To be done: Please extract the stretch of the listing below from the line containing "Using details from" through the line containing "(72,2), (408,7), (348,42), (365,363), (358,403)", reproducing each line word for word. Omit the pictures.

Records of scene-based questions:
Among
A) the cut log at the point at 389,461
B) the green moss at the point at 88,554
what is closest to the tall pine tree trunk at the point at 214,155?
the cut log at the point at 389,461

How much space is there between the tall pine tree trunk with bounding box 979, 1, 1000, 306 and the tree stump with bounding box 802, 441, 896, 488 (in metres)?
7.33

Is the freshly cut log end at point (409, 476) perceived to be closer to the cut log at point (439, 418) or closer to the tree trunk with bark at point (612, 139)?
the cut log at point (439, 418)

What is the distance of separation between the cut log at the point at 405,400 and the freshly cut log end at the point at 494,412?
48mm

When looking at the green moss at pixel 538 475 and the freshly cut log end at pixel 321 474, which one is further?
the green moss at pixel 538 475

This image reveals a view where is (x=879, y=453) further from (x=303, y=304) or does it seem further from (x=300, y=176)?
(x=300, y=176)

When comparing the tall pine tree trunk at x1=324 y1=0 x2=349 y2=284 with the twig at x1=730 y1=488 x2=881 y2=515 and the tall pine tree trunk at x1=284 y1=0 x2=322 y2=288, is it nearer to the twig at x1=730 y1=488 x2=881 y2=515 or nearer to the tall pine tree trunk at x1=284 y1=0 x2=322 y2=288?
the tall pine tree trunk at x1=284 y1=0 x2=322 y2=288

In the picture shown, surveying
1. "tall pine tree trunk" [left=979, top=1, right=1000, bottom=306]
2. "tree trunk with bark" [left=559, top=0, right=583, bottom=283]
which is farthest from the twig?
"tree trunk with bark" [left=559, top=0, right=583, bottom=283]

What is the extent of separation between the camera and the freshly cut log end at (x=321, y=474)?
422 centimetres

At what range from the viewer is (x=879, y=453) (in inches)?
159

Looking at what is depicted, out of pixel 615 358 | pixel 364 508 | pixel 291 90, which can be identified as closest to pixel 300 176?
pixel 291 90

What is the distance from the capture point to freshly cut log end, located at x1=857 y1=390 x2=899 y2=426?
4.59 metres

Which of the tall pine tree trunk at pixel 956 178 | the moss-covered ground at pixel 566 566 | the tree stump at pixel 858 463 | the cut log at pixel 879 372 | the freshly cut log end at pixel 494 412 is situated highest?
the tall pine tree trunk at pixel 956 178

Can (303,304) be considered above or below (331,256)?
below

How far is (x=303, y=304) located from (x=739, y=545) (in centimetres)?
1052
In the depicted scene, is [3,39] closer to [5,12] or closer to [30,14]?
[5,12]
...
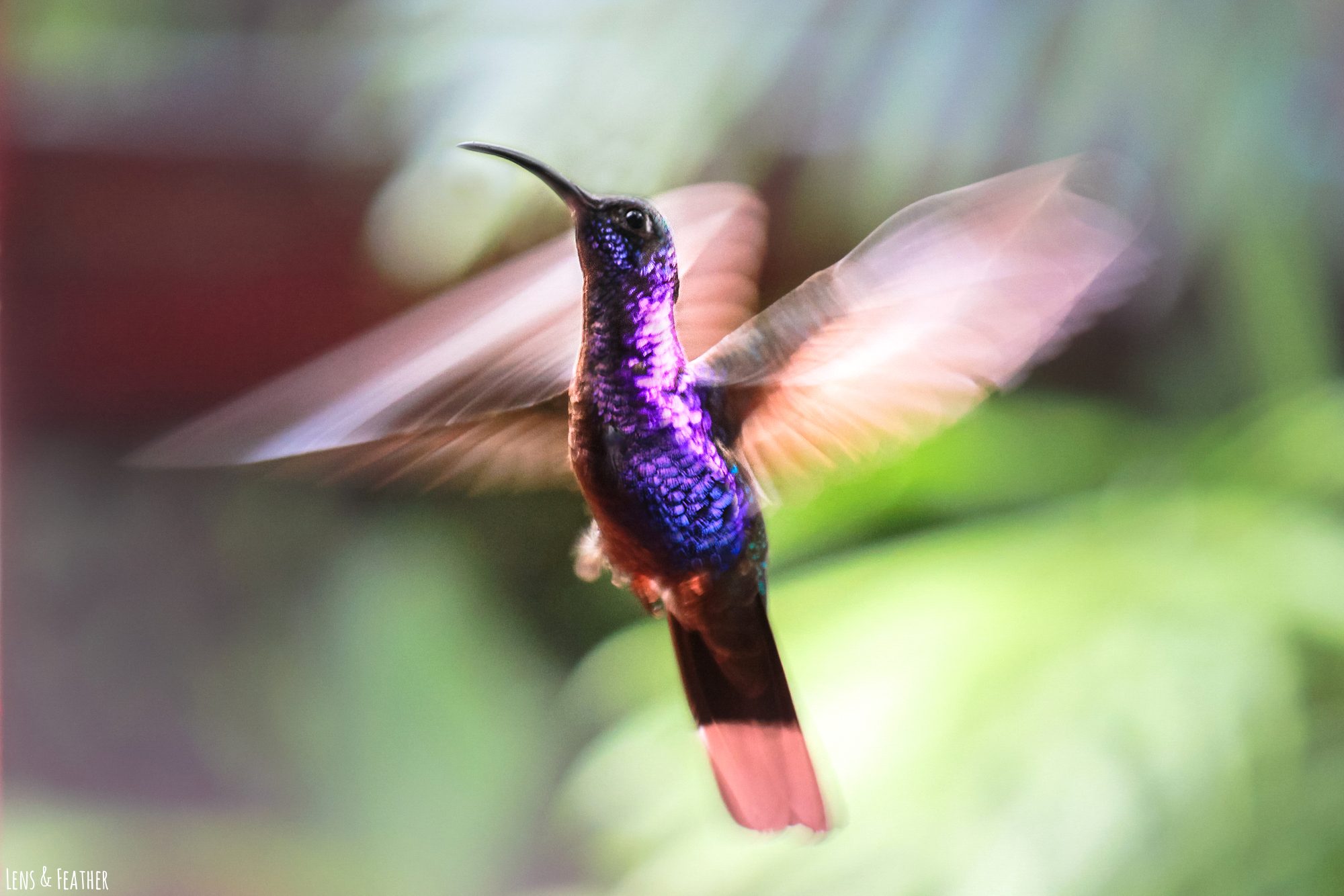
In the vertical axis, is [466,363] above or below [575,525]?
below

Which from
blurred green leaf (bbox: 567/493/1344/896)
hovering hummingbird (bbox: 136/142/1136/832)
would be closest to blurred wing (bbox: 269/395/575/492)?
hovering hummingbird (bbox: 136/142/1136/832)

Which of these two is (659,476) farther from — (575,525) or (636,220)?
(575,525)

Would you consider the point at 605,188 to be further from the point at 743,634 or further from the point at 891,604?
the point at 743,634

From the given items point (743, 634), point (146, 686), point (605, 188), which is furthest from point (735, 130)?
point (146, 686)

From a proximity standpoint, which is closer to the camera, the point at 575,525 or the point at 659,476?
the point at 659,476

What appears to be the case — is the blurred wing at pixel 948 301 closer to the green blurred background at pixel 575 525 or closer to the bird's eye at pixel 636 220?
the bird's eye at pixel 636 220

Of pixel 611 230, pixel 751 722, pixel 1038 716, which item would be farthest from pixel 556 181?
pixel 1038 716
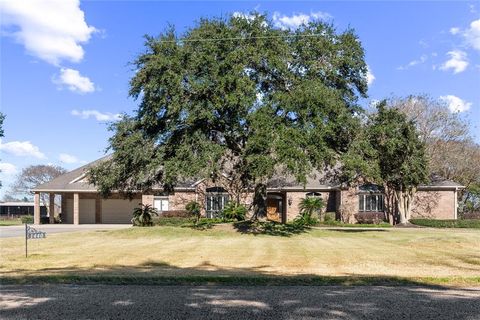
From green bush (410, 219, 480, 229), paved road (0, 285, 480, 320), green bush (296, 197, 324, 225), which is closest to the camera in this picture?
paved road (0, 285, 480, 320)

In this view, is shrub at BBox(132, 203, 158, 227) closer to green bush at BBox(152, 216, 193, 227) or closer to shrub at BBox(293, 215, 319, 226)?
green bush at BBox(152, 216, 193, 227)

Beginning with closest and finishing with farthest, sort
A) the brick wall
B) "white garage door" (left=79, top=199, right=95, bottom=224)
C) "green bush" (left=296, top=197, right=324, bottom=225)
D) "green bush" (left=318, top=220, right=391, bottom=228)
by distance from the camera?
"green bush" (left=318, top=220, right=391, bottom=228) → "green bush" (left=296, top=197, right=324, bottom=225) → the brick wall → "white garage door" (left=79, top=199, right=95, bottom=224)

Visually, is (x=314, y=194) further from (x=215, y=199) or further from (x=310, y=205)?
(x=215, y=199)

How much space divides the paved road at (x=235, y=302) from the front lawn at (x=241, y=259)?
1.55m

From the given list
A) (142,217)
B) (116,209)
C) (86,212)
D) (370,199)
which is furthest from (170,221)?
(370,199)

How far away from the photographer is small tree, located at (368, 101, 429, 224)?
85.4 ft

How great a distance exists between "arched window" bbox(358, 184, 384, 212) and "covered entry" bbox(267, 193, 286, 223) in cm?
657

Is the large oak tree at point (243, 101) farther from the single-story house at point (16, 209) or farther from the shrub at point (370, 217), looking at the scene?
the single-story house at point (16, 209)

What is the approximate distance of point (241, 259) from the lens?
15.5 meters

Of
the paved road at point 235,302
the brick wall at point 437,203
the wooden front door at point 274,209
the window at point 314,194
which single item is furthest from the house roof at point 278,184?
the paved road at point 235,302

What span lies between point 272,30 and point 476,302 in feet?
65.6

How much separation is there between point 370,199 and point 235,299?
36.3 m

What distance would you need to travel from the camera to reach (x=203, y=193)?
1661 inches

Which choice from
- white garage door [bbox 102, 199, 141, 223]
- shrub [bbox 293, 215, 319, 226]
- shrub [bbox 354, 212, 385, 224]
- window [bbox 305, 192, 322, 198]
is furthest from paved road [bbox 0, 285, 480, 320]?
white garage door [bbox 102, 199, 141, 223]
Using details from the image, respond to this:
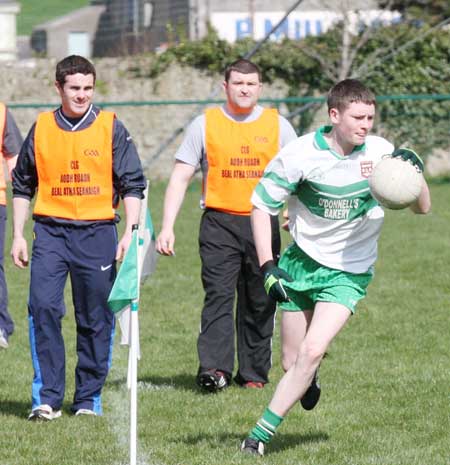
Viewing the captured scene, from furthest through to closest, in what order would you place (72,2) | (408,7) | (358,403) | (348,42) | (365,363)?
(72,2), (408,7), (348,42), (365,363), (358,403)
...
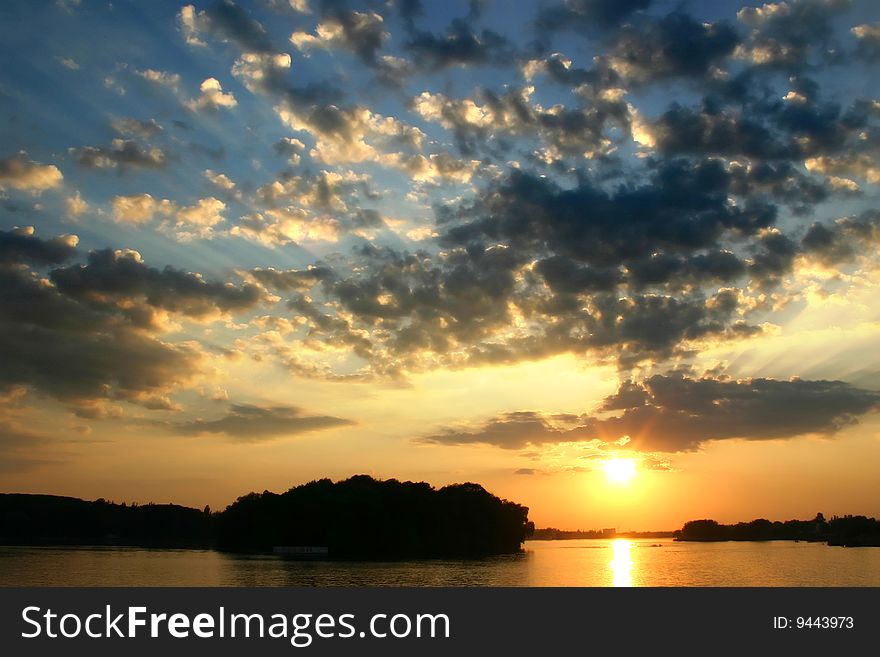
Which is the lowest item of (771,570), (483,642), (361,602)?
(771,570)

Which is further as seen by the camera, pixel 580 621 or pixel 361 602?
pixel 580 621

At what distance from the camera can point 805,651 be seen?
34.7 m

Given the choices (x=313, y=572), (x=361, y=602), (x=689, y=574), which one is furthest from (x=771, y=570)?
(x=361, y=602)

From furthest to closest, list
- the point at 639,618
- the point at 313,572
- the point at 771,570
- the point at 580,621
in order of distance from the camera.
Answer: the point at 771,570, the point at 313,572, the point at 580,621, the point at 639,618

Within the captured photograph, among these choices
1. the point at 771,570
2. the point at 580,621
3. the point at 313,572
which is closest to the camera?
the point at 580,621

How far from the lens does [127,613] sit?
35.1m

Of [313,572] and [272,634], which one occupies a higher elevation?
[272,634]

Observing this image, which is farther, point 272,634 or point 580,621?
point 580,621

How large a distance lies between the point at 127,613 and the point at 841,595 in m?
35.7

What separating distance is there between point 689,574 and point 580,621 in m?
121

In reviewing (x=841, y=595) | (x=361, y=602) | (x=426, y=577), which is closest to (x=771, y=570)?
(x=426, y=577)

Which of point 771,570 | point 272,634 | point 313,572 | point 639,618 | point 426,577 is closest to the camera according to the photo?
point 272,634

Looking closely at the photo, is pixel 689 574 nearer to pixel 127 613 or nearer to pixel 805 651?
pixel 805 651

Answer:
Using details from the image, respond to this:
Viewing the captured scene, from furthest through to closest, in what order would you place (72,2) | (408,7) | (358,403) | (348,42) | (365,363)?
(72,2), (408,7), (348,42), (365,363), (358,403)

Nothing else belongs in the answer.